On average, roughly 42% of the visitors to your course catalog will come from a search engine. Ensuring that your catalog is search-friendly can make it much easier for people to find what they're looking for.
Search engine optimization — usually known as SEO — is often thought of as something for online retail or other industries where high search rankings. But having a search-optimized catalog can make it easier for students and potential students to access information for what your college offers — and find you if they're casually browsing education options.
According to our data — measured Feb. 1-April 30, 2020 — an average of 41.9% of visitors to college catalogs came via search.
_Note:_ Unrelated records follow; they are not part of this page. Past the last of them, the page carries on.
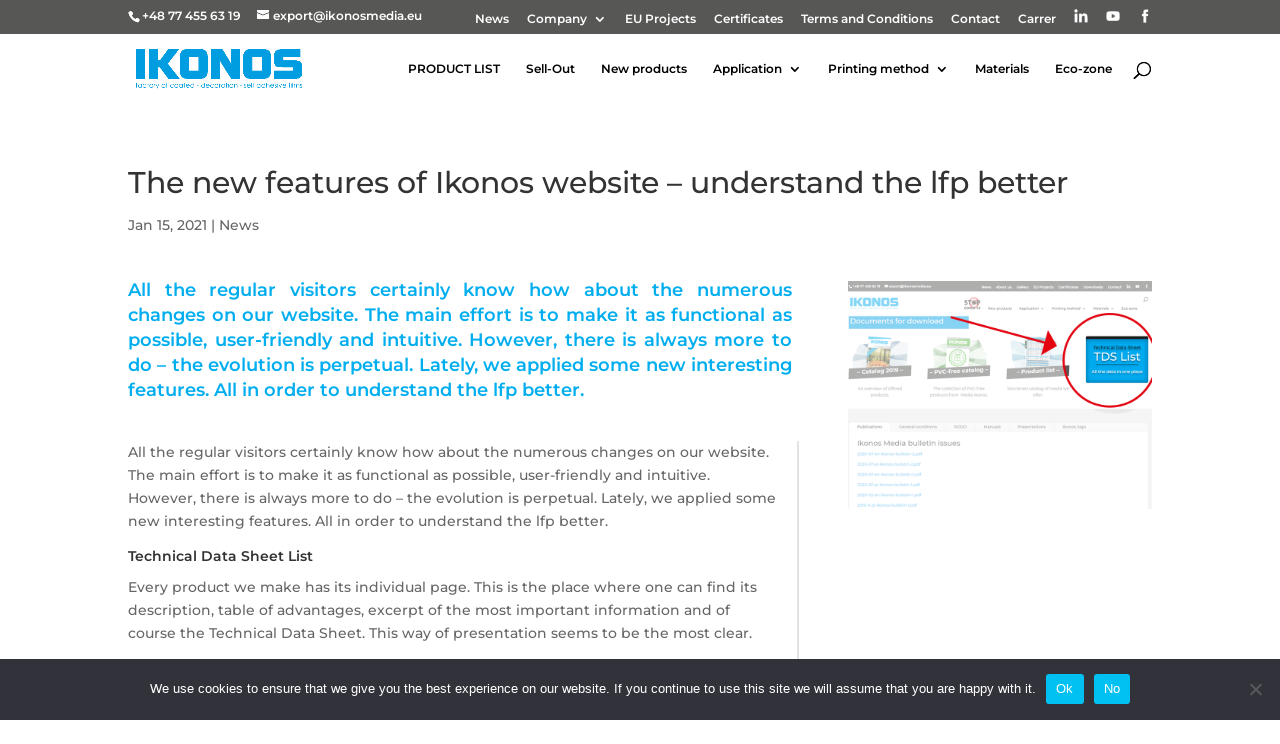

--- FILE ---
content_type: text/css
request_url: https://ikonosmedia.eu/wp-content/plugins/wppopupmagic/css/wppum_front.css?ver=3.0.5
body_size: 1268
content:
/*
To change this license header, choose License Headers in Project Properties.
To change this template file, choose Tools | Templates
and open the template in the editor.
*/
/* 
    Created on : Apr 21, 2018, 9:59:00 PM
    Author     : anxee
*/

.th_1 .wppum{
    border-radius: 10px;
}
.th_3 .wppum{
    border-radius: 5px;
}
.th_1 .wppum_footer{
    position: absolute;
    display: block;
    padding: 15px 0px;
    bottom: 0px;
    /* width: 100%; */
    left: 0px;
    right: 0px;
    z-index: 9;
}
.th_2 .wppum_footer{
    position: absolute;

    top: 0px;
    /* width: 100%; */
    left: 0px;
    right: 0px;
    z-index: 9;
}
.th_3 .wppum_footer{
    position: absolute;
    display: block;
    padding: 15px 0px;
    bottom: 0px;
    /* width: 100%; */
    left: 0px;
    right: 0px;
    z-index: 9;
}
.wppum_newsletter.theme_1{
    background: url('../images/newsletter1bg.png') no-repeat center center; 
    padding: 80px 55px;
    height: 418px;
    width: 800px;
}
.wppum_newsletter.theme_1 .form-left-half{
    display: block;
    width: 50%;
    position: relative;
}
.wppum_newsletter.theme_1 .wppum_nl_name,.wppum_newsletter.theme_1 .wppum_nl_email{
    padding: 17px !important;
    border-radius: 5px;
    border:0px !important;
    width: 100%;
}
.wppum_newsletter.theme_1 .submitBtn{
    background: #fdb913;
    border-radius: 5px;
    border:0px !important;
    padding: 19px 17px !important;
    width: 100%;
}
.wppum_newsletter.theme_2{
    background: url('../images/newsletter2bg.png') no-repeat center center; 
    padding:75px 120px ;
    height: 450px;
    width: 600px;
}
.wppum_newsletter.theme_2 .form-center-half{
    display: block;
    width: 100%;
    position: relative;
    background: #fff;
    border-radius: 10px;
    padding: 32px 60px;
}
.wppum_newsletter.theme_2 .form-center-half p{
    margin-bottom: 10px;
}
.wppum_newsletter.theme_2 .wppum_nl_name,.wppum_newsletter.theme_2 .wppum_nl_email{
    padding: 7px !important;
    border-radius: 10px;
    border:0px !important;
    width: 100%;
    background: #0091d5;
    color: #fff;
    font-size: 0.8em !important;
}
.wppum_newsletter.theme_2 .submitBtn{
    background: #0091d5 !important;
    border-radius: 10px;
    border:0px !important;
    padding: 9px !important;
    width: 100%;
    font-size: 0.8em !important;
}
.wppum_newsletter.theme_2 ::placeholder{

    color: #fff;
}
.wppum_newsletter.theme_3{
    background: url('../images/newsletter3bg.png') no-repeat center center; 
    padding:20px;
    height: 500px;
    width: 500px;
}
.wppum_newsletter.theme_3 .form-center-half{
    display: block;
    width: 100%;
    height: 460px;
    position: relative;
    background: #00000040;

    padding: 50px 75px;
}
.wppum_newsletter.theme_3 .form-center-half p{
    margin-bottom: 0px;
    color:#fff;
}
.wppum_newsletter.theme_3 .form-center-half h1{
    font-size: 2em;
    font-weight: 400;
    color:#fff;
    /*margin-bottom:10px;*/
}
.wppum_newsletter.theme_3 .form-center-half h2{
    font-size: 1.2em;
    font-weight: 400;
    color:#fff;
    margin-bottom:20px;
}
.wppum_newsletter.theme_3 .wppum_nl_name,.wppum_newsletter.theme_3 .wppum_nl_email{
    padding: 12px !important;
    border-radius: 5px;
    border:0px !important;
    width: 100%;
    margin-bottom:30px;
}
.wppum_newsletter.theme_3 .submitBtn{
    background: #fdb913;
    border-radius: 5px;
    border:0px !important;
    padding: 14px 17px !important;
    width: 100%;
}
.wppum_newsletter.theme_4{
    background: url('../images/newsletter4bg.png') no-repeat center center; 
    padding: 60px 40px;
    height: 700px;
    width: 100%;
}
.wppum_newsletter.theme_4 .form-left-quarter{
    display: block;
    width: 30%;
    height: 100%;
    position: relative;


    /*padding: 50px 75px;*/
}
.wppum_newsletter.theme_4 .form-left-quarter p{
    margin-bottom: 0px;
    color:#fff;
}
.wppum_newsletter.theme_4  h1{
    font-size: 2.2em;
    font-weight: 600;
    color:#626262;
    text-transform: uppercase;
    /*margin-bottom:10px;*/
}
.wppum_newsletter.theme_4 .form-left-quarter h2{
    font-size: 1.4em;
    font-weight: 400;
    color:#626262;;
    margin-bottom:20px;
    text-transform: uppercase;
}
.wppum_newsletter.theme_4 .wppum_nl_name,.wppum_newsletter.theme_4 .wppum_nl_email{
    padding: 17px !important;
    border: 2px solid #626262;
    border-radius:0px !important;
    width: 100%;
    margin-bottom:25px;
}
.wppum_newsletter.theme_4 .submitBtn{
    background: #626262;
    border-radius:0px !important;
    padding: 19px 17px !important;
    width: 100%;
}
.wppum_newsletter.theme_5{
    background: url('../images/newsletter5bg.png') no-repeat center center; 
    padding: 50px 30px;
    height: 400px;
    width: 704px;
}
.wppum_newsletter.theme_5 .form-right-quarter p{
    margin-bottom: 0px;
}

.wppum_newsletter.theme_5 .form-right-quarter{
    display: block;
    width: 50%;
    height: 100%;
    position: relative;
    float: right;
}
.wppum_newsletter.theme_5 .form-right-quarter h1{
    font-size: 2em;
    font-weight: 600;
    color:#626262;
    text-transform: uppercase;
    line-height: 1.5;
    /*margin-bottom:10px;*/
}
.wppum_newsletter.theme_5 .form-right-quarter h2{
    font-size: 1.2em;
    font-weight: 400;
    color:#626262;;
    line-height: 1.2;
    margin-bottom: 40px;

}
.wppum_newsletter.theme_5 .wppum_nl_name,.wppum_newsletter.theme_5 .wppum_nl_email{
    padding: 15px !important;
    background: #0072bc;
    border-radius:0px !important;
    width: 100%;
    margin-bottom:15px;
    color:#fff;
    font-size: 14px;
    padding: 15px 5px !important;
}
.wppum_newsletter.theme_5 .submitBtn{
    background: #0072bc;
    border-radius:0px !important;
    padding: 15px 5px !important;

    width: 40%;
    font-size: 14px;
    font-weight: 400;
    float: right;

}
.wppum_newsletter.theme_5 ::placeholder{

    color: #fff;
}
.wppum_newsletter.theme_5 .wppum_nl_email{
    width: calc(60% - 15px);

    margin-right: 15px;
    float: left;

}
.wppum_newsletter.theme_5 .margined_left{
    margin-left: -40px;
}
.wppum_form_loader{
    background: #040404bd;
    position: absolute;
    top: 0px;
    bottom: 0px;
    left: 0px;
    right: 0px;
    z-index: 9;
    color:#fff;
    display:none;
}
.wppum_form_loader_success,.wppum_form_loader_content,.wppum_form_loader_error{
    top:50%;
    text-align: center;
    position: relative;
    margin-top: -62px;
    font-size: 24px !important;
    display:none;
}
.wppum_form_loader_success,.wppum_form_loader_error{

    margin-top: -15px;
}
.wppum_form_loader_content::after{


}
.wppum_newsletter.theme_2 .wppum_nl_name.error , .wppum_newsletter.theme_2 .wppum_nl_email.error{
    border: 2px solid #e20909 !important;
}
.wppum_newsletter.theme_1 .wppum_nl_name.error , .wppum_newsletter.theme_1 .wppum_nl_email.error{
    border: 2px solid #e20909 !important;
}
.wppum_newsletter.theme_3 .wppum_nl_name.error , .wppum_newsletter.theme_3 .wppum_nl_email.error{
    border: 2px solid #e20909 !important;
}
.wppum_newsletter.theme_4 .wppum_nl_name.error , .wppum_newsletter.theme_4 .wppum_nl_email.error{
    border: 2px solid #e20909 !important;
}
.wppum_newsletter.theme_5 .wppum_nl_name.error , .wppum_newsletter.theme_5 .wppum_nl_email.error{
    border: 2px solid #e20909 !important;
}
.wppum_newsletter.theme_2 .newsletter_logo{
    width: 50px;
    height: 50px;
}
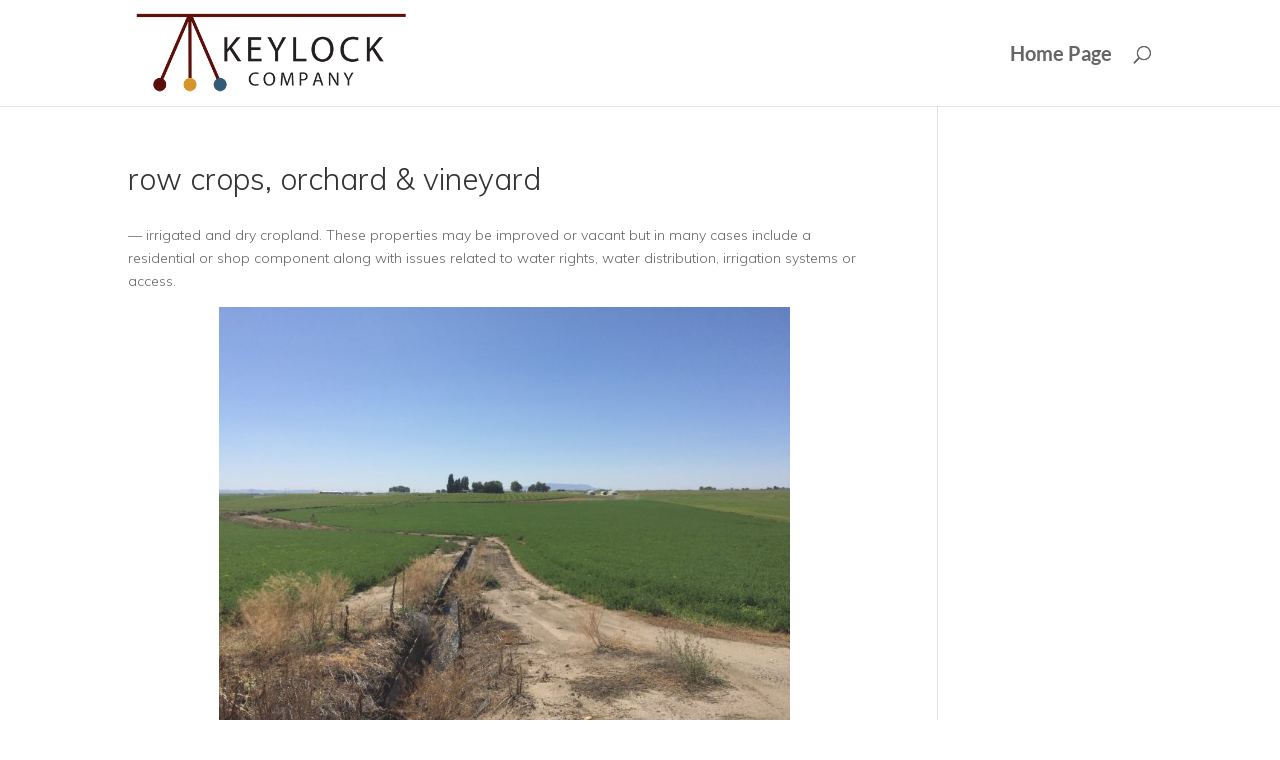

--- FILE ---
content_type: text/css
request_url: https://keylockcompany.com/wp-content/themes/KeylockAppraisal/style.css?ver=4.27.5
body_size: 18
content:
/*  
Theme Name: KeylockAppraisal
License: GNU General Public License v3.0 or later
License URI: http://www.gnu.org/licenses/gpl-3.0.html
Template: Divi 
*/

/*
Instructions for use:
1. Replace "exampletheme" above with the exact name of your parent theme folder
2. Replace "exampletheme" in the @import url with the exact name of your parent folder
3. Get to customizing some CSS!
*/


/* Import Standard Styles
---------------------------------------------------------------------------------- */

/* Replace the example theme with the appropriate naem of your parent theme
and path to the main stylesheet of your parent theme. */
@import url( '../Divi/style.css' );

/* uncomment the line below to enable child theme right-to-left language support */
/* @import url( '../Divi/rtl.css' ); */


/* Enter your glbal CSS customizations below this line
---------------------------------------------------------------------------------- */


/* Here be media queries
 --------------------------------------------------------------------------------- */

For some catalogs, that number was as high as 66.8%, and the lowest result was 22.2%. (The majority of the rest of the traffic typically comes from direct links from the college or university website.)
This means that, frequently, to find detailed information about your college like course descriptions and degree requirements students are going through Google instead of navigating through the main college website. For example, a student might Google something like "windward community college acc 201." If your catalog is a PDF or a non-optimized catalog, that information won't show up on search results.
Google searches account for more than 90% of the search results, with Bing at roughly 7% and Yahoo at the last 3%. But if your catalog is optimized for search, it will typically perform well across search engines.
Want to learn more about how people use course catalog software? We've created a whitepaper with in-depth analytics — what pages they tend to visit, what devices and browsers they use, and what features people want. Download it here.
What SEO for Course Catalog Software Looks Like
Here are a few samples of specific results you can get by optimizing your course catalog for search engines.
Search Results for Specific Info
If a student were to Google "Villanova Student Bill of Rights," they'd probably get something like this for the first result, from Villanova's Student Handbook built on Clean Catalog.
Likewise, if a student or potential student is looking for info for a specific degree, an optimized page will usually rise to the top of search results, no matter what search engine they're using (Duck Duck Go is pictured).
Search Results for General Info
If someone is searching for general info about your institution — like a list of what degrees are offered — Clean Catalog pages can be among the top search results.
Search Results for Potential Students
An optimized catalog can also help you get results for people looking for programs, potentially helping you bring in new students. See below for a sample of someone searching for a computer science program in their area — Bevill State Community College's catalog gets the valuable first spot (after the ads).
Pro SEO Tip
Ensure that your main campus website is SEO-optimized as well. It's going to have a lot of content — like admissions information — that won't necessarily be in your catalog.